Women have come a long way in the workplace since the early part of their work history and yet, the Global Gender Gap Report 2021 published by the World Economic Forum has some startling numbers that makes us rethink a whole lot of things.

“No way! You’re wrong!”

“I don’t think so.”

“You make no sense!”

“I’m afraid I disagree.”

“You don’t even know what you’re talking about!”

“I’d say the exact opposite.”

Sounds familiar? These are things we’ve either heard other people say or said it ourselves in an argument isn’t it?

Life would be so much different if we lived in a perfect world where everyone agreed with each other just like that. But it is no secret that when an opinion is raised, it is only natural to have active or passive disagreement from the other side.  

Research shows that the ability to resolve disagreements in the proper manner can help result in positive relationships in the workplace and improve mutual respect.

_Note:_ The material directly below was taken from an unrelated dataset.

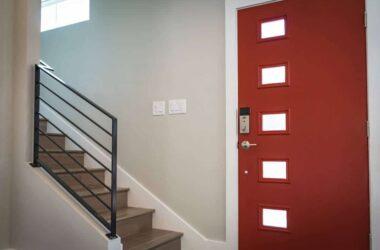 Co warto wiedzieć przed zakupem drzwi zewnętrznych?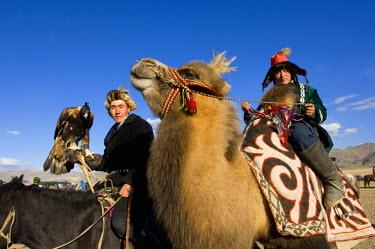 AS25_AWR0151 Kazakh men at Altai Eagle Festival (MR)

Tensions that exist between people in disagreement can cause uncomfortable situations, affecting productivity and resulting in wasted time. The most obvious and easily recognizable form of disagreements are with words, either written or spoken. But some people might express their disagreement through facial expressions and body language too.

Passion that drives people is something to cherish. But, it is important to not let them result in a heated argument that undermines your personality. Being more mindful about how we disagree can be a good way to demonstrate our emotional intelligence.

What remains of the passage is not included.